His outspokenness has made him a hated figure for some Muslims, and he lives under constant police protection. Recently, an Australian imam called for his beheading, the last in a long line of threats. Wilders himself argued in July on the website muslimsdebate.com that he does not hate Muslims -- he just opposes Islam and wants Muslims to liberate themselves from its shackles. Strikingly, he seems to have formed his low opinion of Arab and Muslim societies at a young age when he visited both Israel and Egypt and contracted a stomach bug in the latter.
If his intention is to make the Netherlands a less attractive place to Muslims, he may be succeeding. In the months since the elections, unrest in the community has increased, and more are reportedly considering leaving the country. "I hear from many people that they don't feel comfortable. They don't feel that this is their country anymore," says Farhad Golyardi, an Iranian-born Dutch intellectual who heads an intercultural institute in Amsterdam.
Wilders's ambitions go beyond either Dutch or European borders. In July, Wilders announced that he was setting up a Geert Wilders International Freedom Alliance aimed at stopping Muslim immigration to the West. He designated the United States as one of five countries that were "ripe" for his alliance, and he may have had this confirmed at the 9/11 rally in New York. Says Golyardi, "He sees that there are people who agree with him all over the world, and he wants to provide an umbrella for them, to found an anti-Islam international."
High-profile international sallies appear to be part of Wilders' strategy. During a June 2009 visit to Denmark, he said on Danish television that "deporting millions of European Muslims may be necessary." Earlier he had caused international concern over a possible repeat of the Danish cartoon riots in the run-up to the release of his widely hyped anti-Islam film Fitna in 2008. In the end the video compilation of familiar anti-Islam snippets was a dud. Wilders also gained some notoriety when he was banned from entering Britain, where he had been invited to show Fitna in the House of Lords. The ban was later reversed.
So Dutch politicians across the political spectrum breathed a sigh of relief after Wilders's New York speech. His most notable one-liner was a warning that "New York, rooted in Dutch tolerance, will never become New Mecca." Earlier, Wilders had even appealed to mainstream opinion in the United States and Europe by opposing the planned burning of the Quran in Florida, even though he has compared the Quran to Adolf Hitler's Mein Kampf.
Such newfound mildness plays into assertions by some Dutch politicians and analysts that once Wilders has been co-opted into the system, as he now is, his sharp edges will be blunted. It may also indicate that above all else, Wilders is a wily politician who is gunning for more influence, both internationally and in the Netherlands. The mildness detected in his New York speech was at the time taken as a green light for the other parties to proceed with the talks and eventually reach an agreement with him.
Of course, both left and right fear serious damage to the Netherlands' reputation abroad now that Wilders is somehow involved in the government. "I abhor the image that the Netherlands will get internationally," Peters, the GreenLeft MP, told The National.
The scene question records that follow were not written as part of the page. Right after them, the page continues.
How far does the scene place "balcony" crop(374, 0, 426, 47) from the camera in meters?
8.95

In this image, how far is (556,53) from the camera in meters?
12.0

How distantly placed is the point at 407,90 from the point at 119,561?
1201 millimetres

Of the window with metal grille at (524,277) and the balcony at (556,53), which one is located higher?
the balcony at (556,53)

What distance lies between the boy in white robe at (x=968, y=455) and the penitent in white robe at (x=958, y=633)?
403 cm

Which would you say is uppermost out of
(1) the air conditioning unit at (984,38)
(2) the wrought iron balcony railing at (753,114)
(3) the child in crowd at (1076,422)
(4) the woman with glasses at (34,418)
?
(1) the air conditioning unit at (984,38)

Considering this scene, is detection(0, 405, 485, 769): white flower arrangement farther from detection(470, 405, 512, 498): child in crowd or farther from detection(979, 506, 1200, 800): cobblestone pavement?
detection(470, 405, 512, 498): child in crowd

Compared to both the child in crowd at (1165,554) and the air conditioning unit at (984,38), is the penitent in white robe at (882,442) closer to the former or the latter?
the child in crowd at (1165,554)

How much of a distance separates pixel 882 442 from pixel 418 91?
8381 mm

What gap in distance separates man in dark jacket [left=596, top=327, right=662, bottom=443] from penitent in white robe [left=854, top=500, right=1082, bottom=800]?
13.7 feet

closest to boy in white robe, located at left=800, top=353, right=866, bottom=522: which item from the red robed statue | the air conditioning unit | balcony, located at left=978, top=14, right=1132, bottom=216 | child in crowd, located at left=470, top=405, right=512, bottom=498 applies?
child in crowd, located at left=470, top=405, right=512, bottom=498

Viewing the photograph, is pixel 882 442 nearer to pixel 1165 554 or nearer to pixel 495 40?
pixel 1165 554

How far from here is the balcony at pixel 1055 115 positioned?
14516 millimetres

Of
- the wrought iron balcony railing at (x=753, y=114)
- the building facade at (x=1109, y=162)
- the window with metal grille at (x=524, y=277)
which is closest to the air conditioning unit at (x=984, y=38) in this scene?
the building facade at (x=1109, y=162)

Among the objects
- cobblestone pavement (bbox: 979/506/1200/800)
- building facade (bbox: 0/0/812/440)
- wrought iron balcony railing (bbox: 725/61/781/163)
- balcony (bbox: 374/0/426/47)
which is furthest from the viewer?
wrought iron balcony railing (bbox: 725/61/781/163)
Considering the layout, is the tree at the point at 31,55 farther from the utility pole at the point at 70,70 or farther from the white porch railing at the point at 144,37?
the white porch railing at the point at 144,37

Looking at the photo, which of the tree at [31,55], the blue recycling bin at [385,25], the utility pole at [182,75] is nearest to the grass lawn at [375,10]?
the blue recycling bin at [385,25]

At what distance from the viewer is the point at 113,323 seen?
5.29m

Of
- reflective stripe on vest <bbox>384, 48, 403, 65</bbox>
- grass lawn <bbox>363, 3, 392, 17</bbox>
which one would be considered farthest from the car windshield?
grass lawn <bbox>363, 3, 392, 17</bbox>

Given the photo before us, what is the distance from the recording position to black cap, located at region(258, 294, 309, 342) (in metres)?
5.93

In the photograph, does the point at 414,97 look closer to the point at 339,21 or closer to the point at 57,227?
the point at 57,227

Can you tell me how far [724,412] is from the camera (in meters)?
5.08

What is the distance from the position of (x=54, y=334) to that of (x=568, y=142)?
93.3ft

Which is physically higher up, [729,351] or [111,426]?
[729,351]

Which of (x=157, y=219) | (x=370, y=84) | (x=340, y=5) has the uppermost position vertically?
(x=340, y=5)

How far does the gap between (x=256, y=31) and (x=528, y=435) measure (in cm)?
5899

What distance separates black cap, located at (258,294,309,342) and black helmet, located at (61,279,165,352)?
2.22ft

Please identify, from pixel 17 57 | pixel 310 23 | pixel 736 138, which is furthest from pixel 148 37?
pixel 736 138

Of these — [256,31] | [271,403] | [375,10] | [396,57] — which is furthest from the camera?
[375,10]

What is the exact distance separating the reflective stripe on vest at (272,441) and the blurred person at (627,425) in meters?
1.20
Even the Christian Democrat leader and outgoing foreign minister, Maxime Verhagen, was worried ahead of Wilders' speech in New York, cautioning him to be "responsible" while at the same time begging for his support in parliament.
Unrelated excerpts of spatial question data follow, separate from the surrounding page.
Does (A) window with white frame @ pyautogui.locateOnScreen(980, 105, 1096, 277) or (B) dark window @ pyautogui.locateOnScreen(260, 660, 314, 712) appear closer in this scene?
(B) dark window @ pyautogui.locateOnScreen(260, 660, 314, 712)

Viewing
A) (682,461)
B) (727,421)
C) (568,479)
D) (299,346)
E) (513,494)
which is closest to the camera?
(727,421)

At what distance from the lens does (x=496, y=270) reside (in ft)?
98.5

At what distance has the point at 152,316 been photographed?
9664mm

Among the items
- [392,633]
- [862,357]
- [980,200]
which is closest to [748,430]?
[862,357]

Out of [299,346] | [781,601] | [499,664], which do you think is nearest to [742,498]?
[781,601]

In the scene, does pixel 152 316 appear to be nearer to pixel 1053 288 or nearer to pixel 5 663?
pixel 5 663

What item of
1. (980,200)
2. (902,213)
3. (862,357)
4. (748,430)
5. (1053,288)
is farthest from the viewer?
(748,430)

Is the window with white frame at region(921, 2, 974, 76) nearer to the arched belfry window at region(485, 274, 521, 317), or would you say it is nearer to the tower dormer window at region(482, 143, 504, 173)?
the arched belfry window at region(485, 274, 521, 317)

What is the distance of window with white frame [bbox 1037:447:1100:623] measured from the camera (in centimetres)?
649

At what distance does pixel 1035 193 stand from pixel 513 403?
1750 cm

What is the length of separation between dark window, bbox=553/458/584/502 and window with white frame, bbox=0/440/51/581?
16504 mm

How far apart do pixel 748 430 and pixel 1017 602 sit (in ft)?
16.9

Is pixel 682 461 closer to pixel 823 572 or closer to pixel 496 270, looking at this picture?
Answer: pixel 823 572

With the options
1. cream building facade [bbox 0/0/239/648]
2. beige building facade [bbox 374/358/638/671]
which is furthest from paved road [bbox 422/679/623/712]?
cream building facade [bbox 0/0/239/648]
But now Verhagen says that his Christian Democrats and the Liberals, the two parties that are forming the government, have "sharp differences of opinion" with Wilders on the subject of Islam, but that this not an obstacle to their effective cooperation.
It is indeed the willingness of Dutch mainstream parties to be pulled into Wilders's orbit that most appalls his opponents. "I'm not just upset with Wilders; I'm much more upset with the established parties," says Brahim Bourzik, a Muslim politician who is the former city councilor of Rotterdam. And Peters calls on Arab and Muslim countries to raise the issue of Wilders's role in government with Dutch representatives to "shake them awake." Judging by Wilders's smooth rise thus far, a whole lot of shaking may have to be done.
*This sentence has been updated to clarify that the funds were given to support Wilders's legal defense, and not to support his political campaign.